Third, to identify persons of impeachable credentials who could dare the protesting youth to come forward for an open debate without any threats of arrest and disarm them with the strength of sound arguments that neither an independent Kashmir nor embracing Pakistan was a viable option. The first will never happen and the second option will make them the new Muhajirs who are treated as second-class citizens in Pakistan. A large number of youths are likely to come around to accepting the reality that remaining in India was the best possible option.
Fourth, young Kashmiris with a clean image like Shah Faesal, the topper of the Civil Service Exams 2010, who has since resigned and launched his own party, should be co-opted as ambassadors of peace in Jammu and Kashmir. Frequent visits to the Valley by celebrities from Bollywood, from the world of music and dance and sports icons with a pan-India appeal might draw the Kashmiri youth closer to India.

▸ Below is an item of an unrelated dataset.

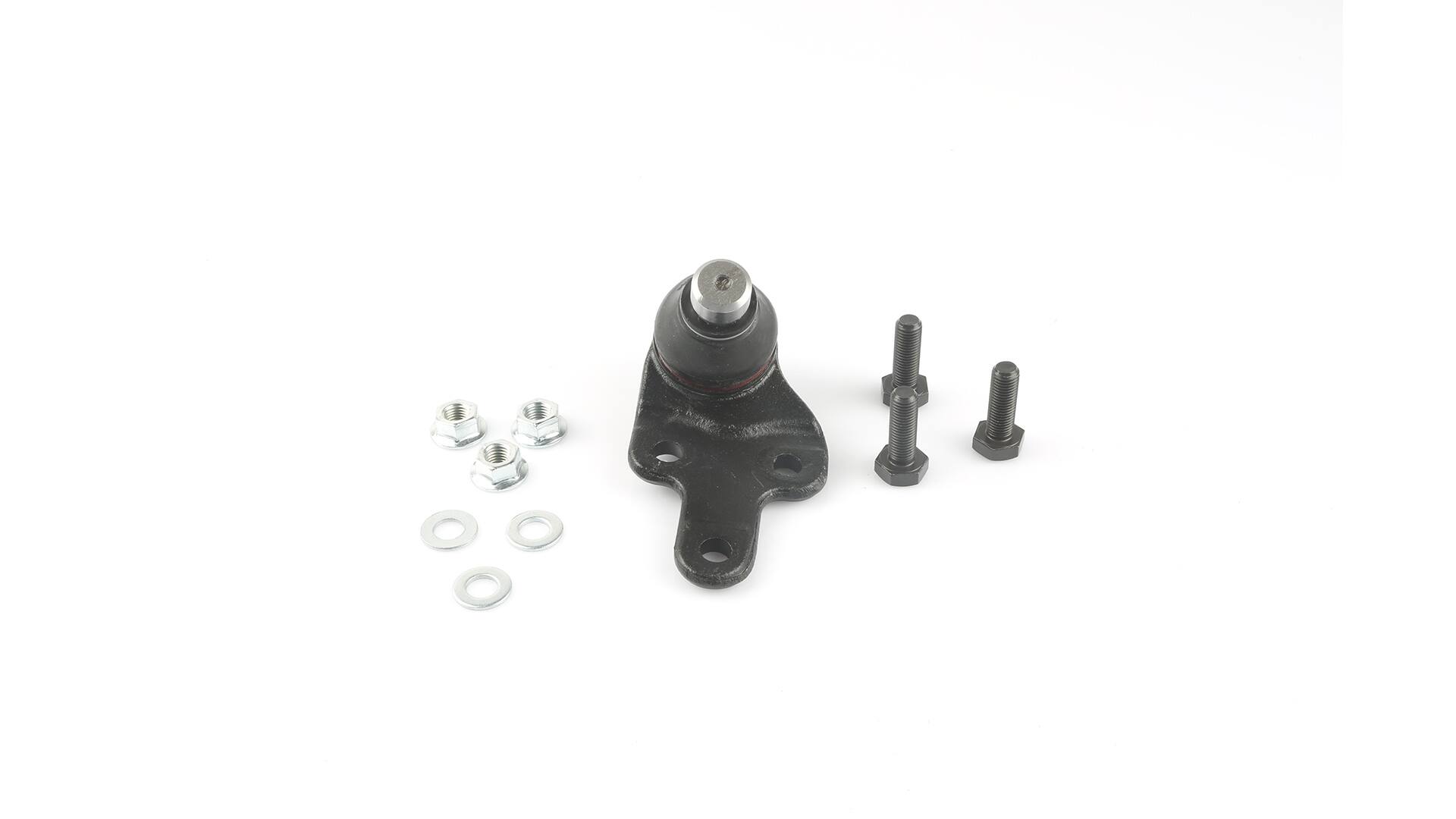 originalios Ford B-MAX SKF Šarnyras VKDS 314025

One wonders if the revocation of Article 370, already considerably eroded, and attempts to change the demographic profile of the Valley will help in the restoration of peace and normality?
Finally, the radicalisation of the Kashmiri youth is a reality. But what have we done to de-radicalise them? Why can’t we beat the jihadi recruiters at their own game by offering a narrative powerful enough to counter the jihadi narrative and wean away the misguided youth indoctrinated by terrorist masterminds? But do we have a counter-narrative?